-- ИСХОДНЫЙ ТЕКСТ --
══════════
Журнальный клуб Интелрос » НЛО » №122, 2013
Gottschall J. LITERA TURE, SCIENCE, AND A NEW HUMANITIES. — N.Y.: Palgrave Macmillan, 2008. — XVI, 217 p. — (Cognitive Studies in Literature and Performance).
Книга молодого американского литературоведа Джонатана Готшелла посвящена проблеме, которая уже успела стать привычной, — кризису гуманитарного знания, и в частности литературной теории. Однако, в отличие от многих других работ на эту тему, в этой книге не только констатируется кризис, но и предлагаются определенные пути решения задач, которые, по мнению автора, стоят перед современным литературоведением. Автор полагает, что общее решение заключается в придании гуманитарным дисциплинам большей научности, в приближении их к социальным или даже естественным наукам.
Суть кризиса, в котором находятся гуманитарные науки, по мнению автора, становится понятной, если сравнить их с более точными дисциплинами. Последние основаны на принципе «сужения поля возможностей» (с. 7), то есть на постепенном приближении к правильным ответам за счет отбрасывания возможных неправильных ответов. Этот принцип, по большому счету, в гуманитарных науках не работает: ученые здесь часто задают одни и те же вопросы, увеличивая количество ответов и обычно не имея возможности проверить, какие же из них являются верными. Очень часто все сводится к «вечным» вопросам, впервые заданным еще во времена Древней Греции (ответы на которые, впрочем, часто тоже не слишком отличаются от предложенных древними греками). Здесь нужно сделать уточнение, которое позволит избежать возможных недоразумений. Несмотря на то что в книге говорится о «гуманитарных науках» (humanities) или «литературоведении», на самом деле речь идет о более узкой дисциплине — литературной теории. Автор не касается вопросов истории литературы, и некоторые из описываемых им проблем не имеют к ней отношения. Объектами критики Готшелла являются, прежде всего, постмодернистские и постструктуралистские подходы. Автор полагает, что работы, принадлежащие к этим направлениям, написаны слишком сложным и запутанным языком, а идеи, которые в них излагаются, остаются при этом банальными и малоинтересными. Хуже всего, что такие работы подрывают саму идею позитивного знания и прогресса в науке. Распространение постструктуралистских теорий, не сопровождаемое продвижением в литературоведческих исследованиях, привело к тому, что литературовед в последнее время стал постоянным объектом насмешек в прессе, литературе и кино. Кризис литературоведения становится более очевидным на фоне прогресса современной технологии, не перестающей удивлять новыми изобретениями и открытиями.
══════════
Данные для пространственного анализа по изображениям
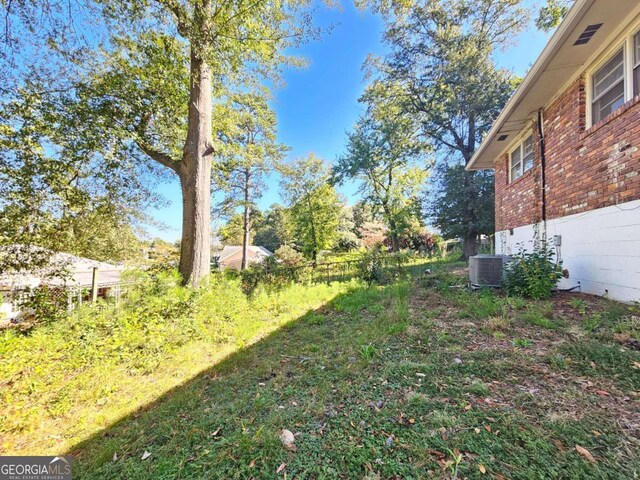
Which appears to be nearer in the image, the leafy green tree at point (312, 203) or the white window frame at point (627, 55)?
the white window frame at point (627, 55)

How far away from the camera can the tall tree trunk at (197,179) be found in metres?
4.86

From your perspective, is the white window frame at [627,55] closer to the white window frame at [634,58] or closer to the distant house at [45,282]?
the white window frame at [634,58]

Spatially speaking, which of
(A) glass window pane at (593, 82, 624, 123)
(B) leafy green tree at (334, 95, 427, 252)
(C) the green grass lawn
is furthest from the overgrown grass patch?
(B) leafy green tree at (334, 95, 427, 252)

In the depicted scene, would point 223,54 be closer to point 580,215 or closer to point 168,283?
point 168,283

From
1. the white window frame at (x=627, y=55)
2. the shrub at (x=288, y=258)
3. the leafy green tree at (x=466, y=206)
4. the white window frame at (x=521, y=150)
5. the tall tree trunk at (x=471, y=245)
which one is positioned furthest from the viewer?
the shrub at (x=288, y=258)

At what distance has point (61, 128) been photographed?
424 centimetres

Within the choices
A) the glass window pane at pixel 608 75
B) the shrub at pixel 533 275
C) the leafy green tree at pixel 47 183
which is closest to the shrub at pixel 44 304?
the leafy green tree at pixel 47 183

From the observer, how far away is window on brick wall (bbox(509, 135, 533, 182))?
621 cm

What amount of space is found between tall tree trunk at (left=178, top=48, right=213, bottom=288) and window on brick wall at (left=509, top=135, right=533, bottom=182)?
7.33 metres

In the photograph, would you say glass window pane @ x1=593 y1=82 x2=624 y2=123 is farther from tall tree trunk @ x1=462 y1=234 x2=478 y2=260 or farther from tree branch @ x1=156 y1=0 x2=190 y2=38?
tall tree trunk @ x1=462 y1=234 x2=478 y2=260

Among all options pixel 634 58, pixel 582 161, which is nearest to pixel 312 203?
pixel 582 161

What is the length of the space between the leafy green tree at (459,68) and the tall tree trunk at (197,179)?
11344 mm

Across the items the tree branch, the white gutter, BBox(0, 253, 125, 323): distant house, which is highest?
the tree branch

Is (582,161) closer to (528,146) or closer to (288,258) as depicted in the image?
(528,146)
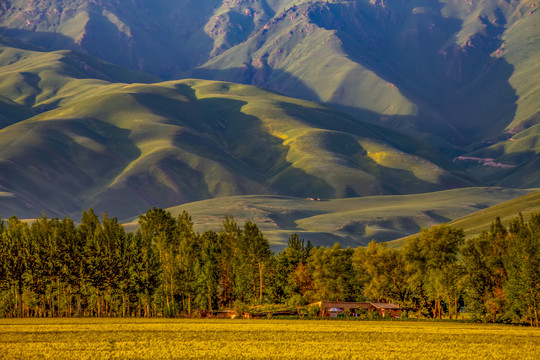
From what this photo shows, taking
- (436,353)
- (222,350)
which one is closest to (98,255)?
(222,350)

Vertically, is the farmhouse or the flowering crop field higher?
the farmhouse

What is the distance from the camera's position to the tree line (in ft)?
462

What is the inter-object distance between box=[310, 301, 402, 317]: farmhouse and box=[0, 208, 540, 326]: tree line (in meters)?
6.22

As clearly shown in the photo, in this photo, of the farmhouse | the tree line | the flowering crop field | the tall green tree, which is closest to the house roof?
the farmhouse

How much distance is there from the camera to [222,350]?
3312 inches

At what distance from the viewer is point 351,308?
155000 mm

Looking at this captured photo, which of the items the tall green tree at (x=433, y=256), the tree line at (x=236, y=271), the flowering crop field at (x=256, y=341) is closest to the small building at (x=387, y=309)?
the tree line at (x=236, y=271)

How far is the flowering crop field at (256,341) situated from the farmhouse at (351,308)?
3525cm

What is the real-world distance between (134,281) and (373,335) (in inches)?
2216

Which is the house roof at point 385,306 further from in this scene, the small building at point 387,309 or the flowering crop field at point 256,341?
the flowering crop field at point 256,341

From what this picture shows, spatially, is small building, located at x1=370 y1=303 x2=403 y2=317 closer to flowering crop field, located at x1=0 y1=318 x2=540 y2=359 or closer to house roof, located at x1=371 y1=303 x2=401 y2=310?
house roof, located at x1=371 y1=303 x2=401 y2=310

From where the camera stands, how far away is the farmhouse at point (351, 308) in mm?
152375

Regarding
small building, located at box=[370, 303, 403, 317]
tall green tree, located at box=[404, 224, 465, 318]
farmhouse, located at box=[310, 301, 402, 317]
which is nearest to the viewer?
farmhouse, located at box=[310, 301, 402, 317]

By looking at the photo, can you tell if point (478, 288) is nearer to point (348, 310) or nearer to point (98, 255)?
point (348, 310)
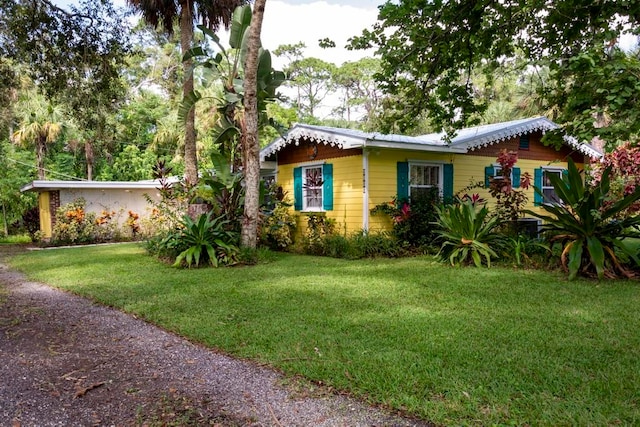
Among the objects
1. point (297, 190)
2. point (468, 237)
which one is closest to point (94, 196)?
point (297, 190)

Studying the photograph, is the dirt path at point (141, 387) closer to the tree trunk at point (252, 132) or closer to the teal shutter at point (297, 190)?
the tree trunk at point (252, 132)

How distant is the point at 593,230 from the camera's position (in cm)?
696

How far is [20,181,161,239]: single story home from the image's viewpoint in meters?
16.1

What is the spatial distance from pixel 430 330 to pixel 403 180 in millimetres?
7151

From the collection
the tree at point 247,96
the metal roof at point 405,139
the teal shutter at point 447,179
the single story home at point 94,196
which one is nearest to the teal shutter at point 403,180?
the metal roof at point 405,139

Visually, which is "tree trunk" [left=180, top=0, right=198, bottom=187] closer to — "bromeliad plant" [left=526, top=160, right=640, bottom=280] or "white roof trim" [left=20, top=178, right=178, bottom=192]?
"white roof trim" [left=20, top=178, right=178, bottom=192]

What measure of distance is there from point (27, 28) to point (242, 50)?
4247 mm

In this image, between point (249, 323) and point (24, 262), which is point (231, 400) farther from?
point (24, 262)

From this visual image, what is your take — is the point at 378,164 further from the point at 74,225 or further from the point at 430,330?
the point at 74,225

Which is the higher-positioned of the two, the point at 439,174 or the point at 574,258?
the point at 439,174

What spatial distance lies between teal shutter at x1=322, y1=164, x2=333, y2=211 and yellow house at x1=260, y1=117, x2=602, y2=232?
0.02 m

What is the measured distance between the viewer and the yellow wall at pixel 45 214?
16625mm

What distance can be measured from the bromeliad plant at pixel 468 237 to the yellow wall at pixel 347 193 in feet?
8.25

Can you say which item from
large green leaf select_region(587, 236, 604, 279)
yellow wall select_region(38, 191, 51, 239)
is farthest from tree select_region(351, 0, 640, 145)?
yellow wall select_region(38, 191, 51, 239)
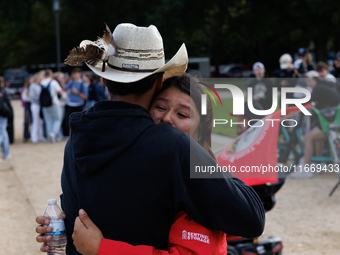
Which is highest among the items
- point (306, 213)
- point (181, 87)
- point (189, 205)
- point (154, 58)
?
point (154, 58)

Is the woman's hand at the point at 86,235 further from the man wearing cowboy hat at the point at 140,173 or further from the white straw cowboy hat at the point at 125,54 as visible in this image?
the white straw cowboy hat at the point at 125,54

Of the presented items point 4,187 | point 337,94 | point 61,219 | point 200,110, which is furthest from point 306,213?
point 4,187

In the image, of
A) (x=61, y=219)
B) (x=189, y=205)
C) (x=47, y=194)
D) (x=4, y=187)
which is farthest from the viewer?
(x=4, y=187)

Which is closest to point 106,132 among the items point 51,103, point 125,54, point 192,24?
point 125,54

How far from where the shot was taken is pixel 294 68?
858 cm

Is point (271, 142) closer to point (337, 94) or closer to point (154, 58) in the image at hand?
point (154, 58)

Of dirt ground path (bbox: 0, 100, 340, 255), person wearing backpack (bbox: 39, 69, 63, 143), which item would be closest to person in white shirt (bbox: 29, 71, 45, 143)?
person wearing backpack (bbox: 39, 69, 63, 143)

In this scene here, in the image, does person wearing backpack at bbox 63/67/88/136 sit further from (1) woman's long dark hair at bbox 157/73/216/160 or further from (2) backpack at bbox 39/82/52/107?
(1) woman's long dark hair at bbox 157/73/216/160

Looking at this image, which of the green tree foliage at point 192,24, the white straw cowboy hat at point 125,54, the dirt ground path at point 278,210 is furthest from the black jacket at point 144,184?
the green tree foliage at point 192,24

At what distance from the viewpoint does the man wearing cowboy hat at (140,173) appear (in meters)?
1.48

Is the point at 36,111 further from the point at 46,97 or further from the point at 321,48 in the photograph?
the point at 321,48

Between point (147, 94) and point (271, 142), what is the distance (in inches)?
63.0

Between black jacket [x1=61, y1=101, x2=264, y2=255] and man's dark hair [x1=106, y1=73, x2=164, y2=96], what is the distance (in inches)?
2.4

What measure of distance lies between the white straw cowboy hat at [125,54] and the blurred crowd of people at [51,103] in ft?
32.3
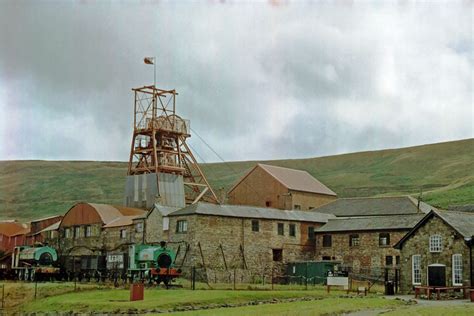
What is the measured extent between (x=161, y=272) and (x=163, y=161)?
33.0 metres

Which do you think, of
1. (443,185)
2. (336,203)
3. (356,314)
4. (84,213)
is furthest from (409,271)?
(443,185)

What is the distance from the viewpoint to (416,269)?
48094 mm

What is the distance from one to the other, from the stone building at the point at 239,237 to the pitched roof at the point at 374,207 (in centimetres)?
643

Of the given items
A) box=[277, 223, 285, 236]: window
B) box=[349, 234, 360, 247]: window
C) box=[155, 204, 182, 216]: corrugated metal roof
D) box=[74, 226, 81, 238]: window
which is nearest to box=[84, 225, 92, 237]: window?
box=[74, 226, 81, 238]: window

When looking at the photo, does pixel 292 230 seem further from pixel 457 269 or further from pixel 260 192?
pixel 457 269

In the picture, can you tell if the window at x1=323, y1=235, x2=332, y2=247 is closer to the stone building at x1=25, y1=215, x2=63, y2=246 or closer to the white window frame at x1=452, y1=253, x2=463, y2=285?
the white window frame at x1=452, y1=253, x2=463, y2=285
══════════
-- ЗАДАНИЯ --
A - Перепишите из рецензии без изменений отрывок между словами "Журнальный клуб Интелрос" и "Literature and Performance)." включительно.
B - Повторите слово в слово строки записей между строкой, где стоит "In the depicted", и строкой, где стоит "424 centimetres", включая обе.
Рецензия и записи взяты из разных источников.

-- ОТВЕТЫ --
A -
Журнальный клуб Интелрос » НЛО » №122, 2013
Gottschall J. LITERA TURE, SCIENCE, AND A NEW HUMANITIES. — N.Y.: Palgrave Macmillan, 2008. — XVI, 217 p. — (Cognitive Studies in Literature and Performance).

B -
In the depicted scene, would point 223,54 be closer to point 580,215 or closer to point 168,283?
point 168,283

From
1. the white window frame at (x=627, y=55)
2. the shrub at (x=288, y=258)
3. the leafy green tree at (x=466, y=206)
4. the white window frame at (x=521, y=150)
5. the tall tree trunk at (x=471, y=245)
which one is positioned furthest from the viewer?
the shrub at (x=288, y=258)

At what distance has point (61, 128) been photographed?
424 centimetres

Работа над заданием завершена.